Hh-Gli signalling in epithelial stem cells and regeneration

Hh-Gli signaling is a key player in the control of stem cell behavior and HEALING focuses on two tissues in two model systems: mammals and flies.

The mammalian brain: Injuries of adult mammalian CNS (e.g. ischemia, traumatic injury) cause severe losses of function whose repair has long been thought to be ineffective. However, a limited repair response (cell regeneration, axonal sprouting of surviving neurons and new synapse formation) may occur, and enhanced neurogenesis from post-embryonic resident neural stem/progenitor cells appears to play an important role.

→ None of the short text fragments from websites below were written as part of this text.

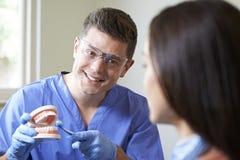 Dentista Demonstrating Correct Use del cepillo de dientes al cliente femenino imagen de archivo libre de regalías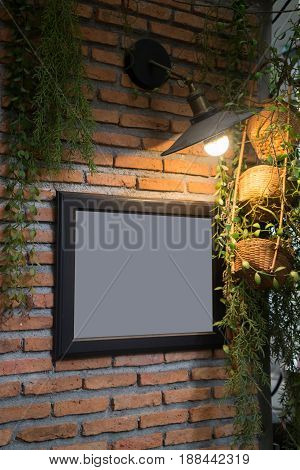 Old Picture Frame Decorated On Brick Wall stock photo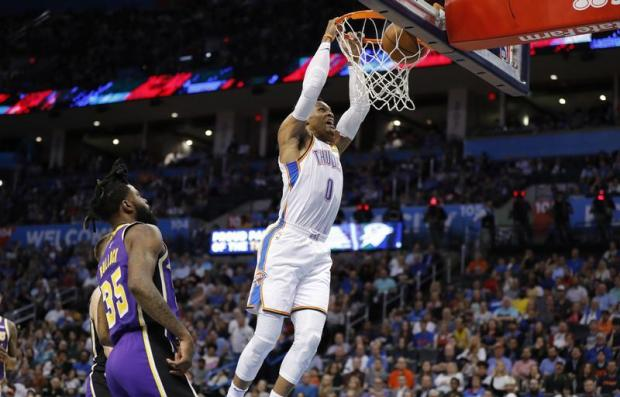 Oklahoma City Thunder guard Russell Westbrook (0) dunks the ball as Los Angeles Lakers guard Reggie Bullock (35) looks on during the second half at Chesapeake Energy Arena. Oklahoma City won 119-103. Mandatory Credit: Alonzo Adams-USA TODAY Sports
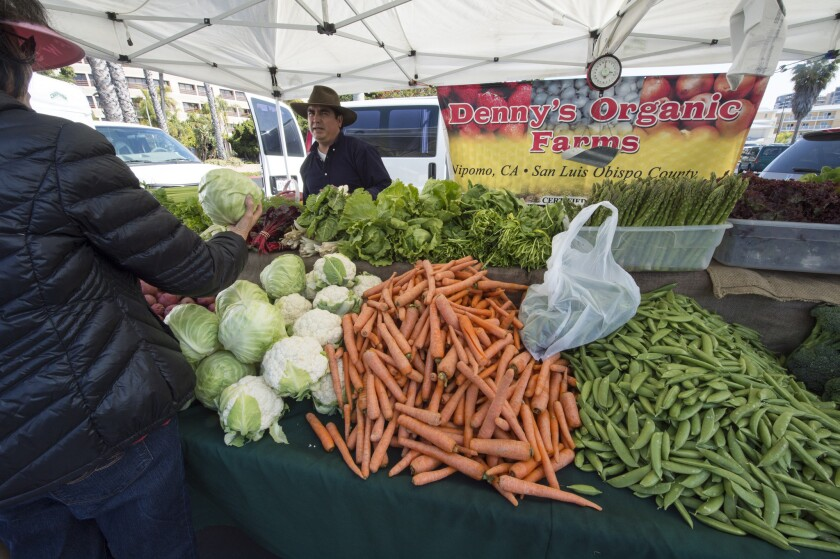 Raul Taborga of Denny's Organic Farm sells vegetables and berries grown in Nipomo, Calif., at the Marina del Rey farmers market.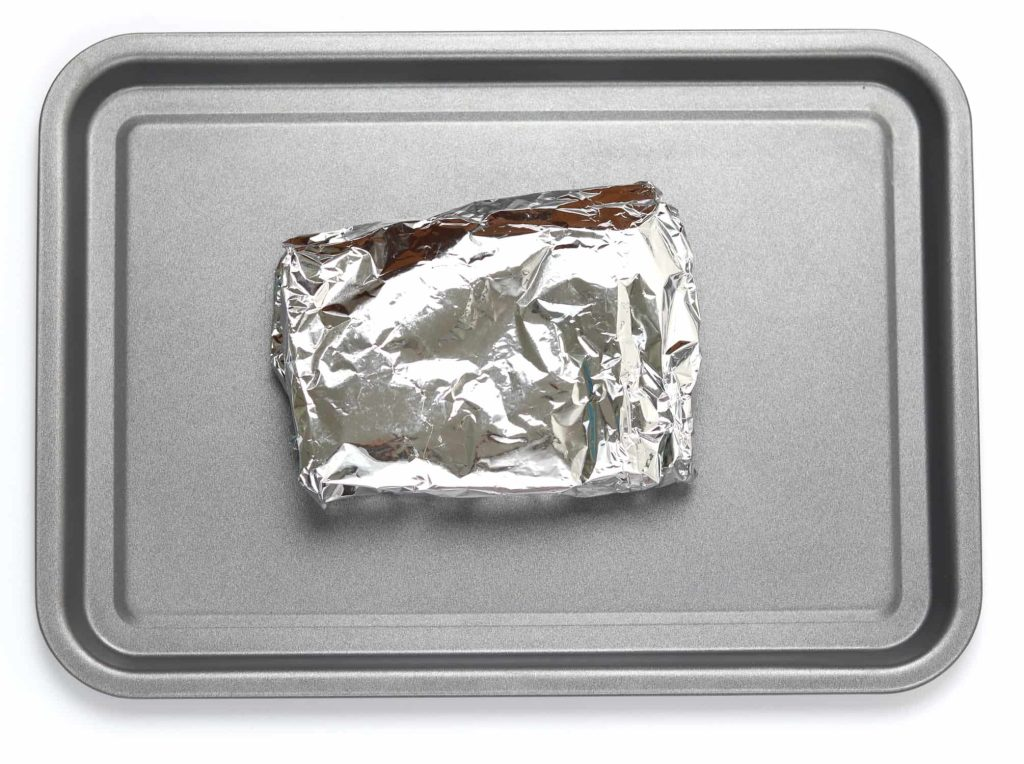 Piece of naan bread wrapped up in a foil parcel on a baking tray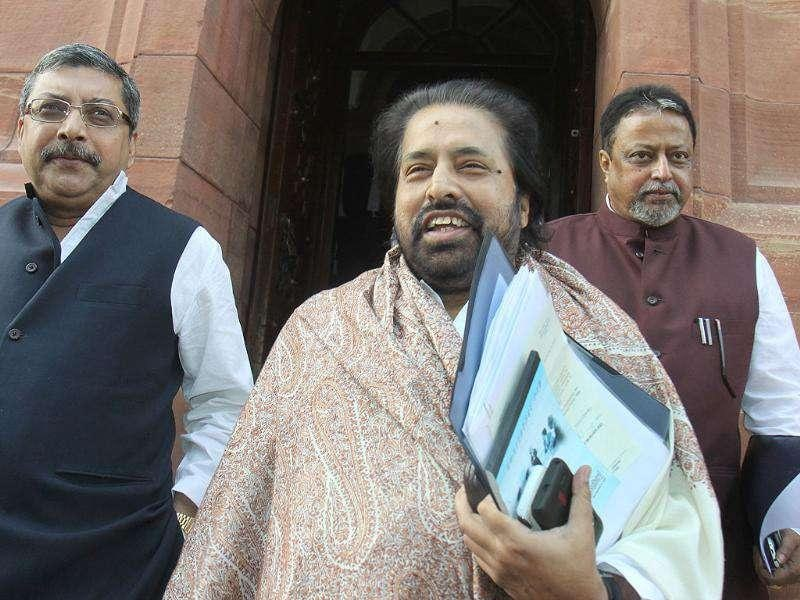 Trinamool Congress MPs Sudip Bandyopadhyay (C) and Mukul Roy (R) after attending the all-party meeting on the issue of FDI in retail at Parliament House in New Delhi. HT/Sonu Mehta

The mammalian skin: Whenever an organism sustains an injury, effective and rapid restoration of the skin barrier function is fundamental for survival. The epidermis is a multilayered epithelium in which terminally differentiated cells are continually shed and replaced throughout adult life. Hair follicles undergo cyclic periods of degeneration (catagen), rest (telogen) and regeneration (anagen). In both cases, the regeneration phase is sustained by stem cell populations residing in the bulge region of the hair follicle and in the interfollicular epidermis (reviewed in Watt et al., 2006). During the hair cycle Shh expression and Hh-Gli signaling are spatially and temporally regulated and restricted to anagen that is blocked by inhibition of Shh. A major activity of Hh signaling is to promote cell proliferation via enhancement of cell cycle re-entry (G1/S transition).